Due to popular demand, I will leave the repair tips and anatomy on line for those that are interested.



Solenoid valve
carbon brush
pressure switch
Door interlock

Solenoid valve.

This is what lets the water in when required, They can be single (ie one hose in and one out), double (one in two out) triple or even quad. Generally, on most machines, the cold water valve is a double type while the hot water one is single. Washer driers will probably have a triple or more valve as one feed is required for the drier itself.

possible failure symptoms:

machine filling while not in use. Machine not taking in water when required.

back to index

pressure switch.

This is an electrical switch which acts on pressure building up in the narrow pipe that connects to it. They may act on one or more levels and your machine could have more than one of these in it. Sometimes these are built in to the timer/pcb and can only be identified by the presence of the pressure pipe. They are often variable and feed the actual pressure reading to the control pcb rather than in the past when they basicly clicked on and off at set pressure levels.

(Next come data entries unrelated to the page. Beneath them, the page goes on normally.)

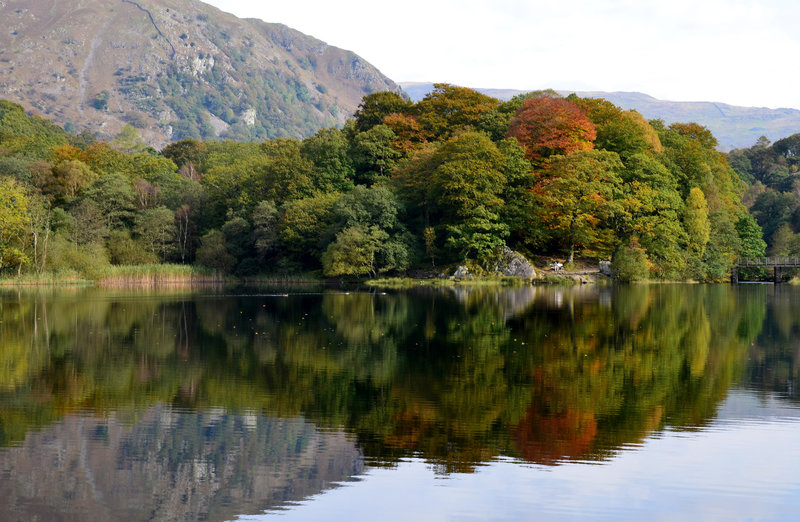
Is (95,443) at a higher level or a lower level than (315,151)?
lower

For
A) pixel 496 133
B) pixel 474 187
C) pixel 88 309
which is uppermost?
pixel 496 133

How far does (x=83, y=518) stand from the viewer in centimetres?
684

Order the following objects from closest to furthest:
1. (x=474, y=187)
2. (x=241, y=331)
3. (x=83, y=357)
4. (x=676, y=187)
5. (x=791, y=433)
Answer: (x=791, y=433), (x=83, y=357), (x=241, y=331), (x=474, y=187), (x=676, y=187)

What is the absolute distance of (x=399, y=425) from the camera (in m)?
10.1

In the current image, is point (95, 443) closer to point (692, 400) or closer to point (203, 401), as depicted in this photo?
point (203, 401)

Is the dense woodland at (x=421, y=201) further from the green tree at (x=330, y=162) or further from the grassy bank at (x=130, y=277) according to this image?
the grassy bank at (x=130, y=277)

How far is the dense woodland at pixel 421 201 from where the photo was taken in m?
56.0

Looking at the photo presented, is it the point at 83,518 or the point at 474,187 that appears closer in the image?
the point at 83,518

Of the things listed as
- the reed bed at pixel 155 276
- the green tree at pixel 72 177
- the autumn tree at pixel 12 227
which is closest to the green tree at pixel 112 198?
the green tree at pixel 72 177

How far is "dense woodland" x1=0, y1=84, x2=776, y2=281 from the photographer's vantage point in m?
56.0

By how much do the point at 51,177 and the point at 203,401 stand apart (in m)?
66.2

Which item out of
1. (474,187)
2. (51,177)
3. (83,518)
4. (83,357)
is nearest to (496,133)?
(474,187)

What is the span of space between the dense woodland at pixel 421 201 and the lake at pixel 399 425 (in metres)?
35.3

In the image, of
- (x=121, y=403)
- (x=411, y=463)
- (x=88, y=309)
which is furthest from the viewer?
(x=88, y=309)
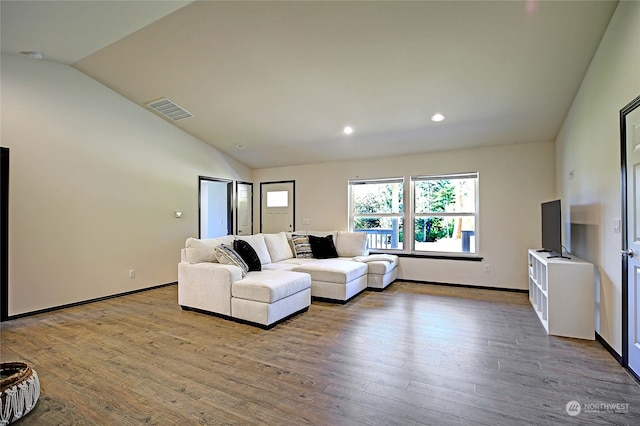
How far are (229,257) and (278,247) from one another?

possible failure symptoms:

Machine overfilling (ie the water not cutting off when the correct level is reached) or the machine not taking in water and attempting to wash with no water present which may lead to other failures such as the heater.

back to index

Heater element.

This sits (usually) in the bottom of the tub and heats the water up to the correct temperature.

possible failure symptoms:

Not heating, blowing fuses.

back to index

Door interlock.

This ensures that the door is locked before the machine can start and safety regulations dictate that the door remains locked until there is no possibility of the drum still turning when the door is opened. This is usually achieved by a thermal type lock which needs to cool down before the door can be released. Some makes use a mechanical type lock that is connected by a cable linkage to the motor and a pecker that reacts in a certain way if the belt is moving and prevents the door from opening.

possible failure symptoms:

Machine dead, not starting, door not releasing, recurring broken door handles, blown fuses.

back to index

Drain pump.

Discharges the water when required to.

possible failure symptoms:

No drain and spin. leaks, noises. (may only be blocked however)

back to index

Carbon brushes.

These fit inside the motor. (there are none on induction type machines) and provide an electrical connection to the revolving part of the motor. They may come in holders as above or loose as below.

possible failure symptoms:

No spin or no wash action (ie drum not turning). Sparking from the motor.

back to index


This is the controller of the machine and tells each part what to do and receives messages from various sensors such as the pressure switch and reacts accordingly. May work in conjunction with the module and may well be replace entirely by the module.

possible failure symptoms:

Programme sticking, not advancing, not heating, no drum action, etc, etc. Sometimes difficult to prove without replacement.

Now days the mechanical progrmme time is pretty much a thing of the past. An electronic control board is fitted to the majority of appliances and may control all fucntions or may work in conjunction with another pcb elswhere in the appliance. Such is the technology that the boards may be supplied as a "blank" ie. with no programme information and the board must then be either programmed to the specific model specifications by fitting a pre programmed eeprom or coded using a pre determined series of button presses to set the specification.

Fault diagnosis may me made easier by fault codes being displayed either by a figure in the led display or by flashing lights.

back to index

Module/ PCB.

This will either control the speed of the motor only or may work in conjunction with the timer and control other aspects such as heating and programme advancing. Some machines may use a module only with no programmer at all.

possible failure symptoms:

No drum action, erratic drum action, spinning when should be washing and, when it controls other functions, heating and programme not advancing faults.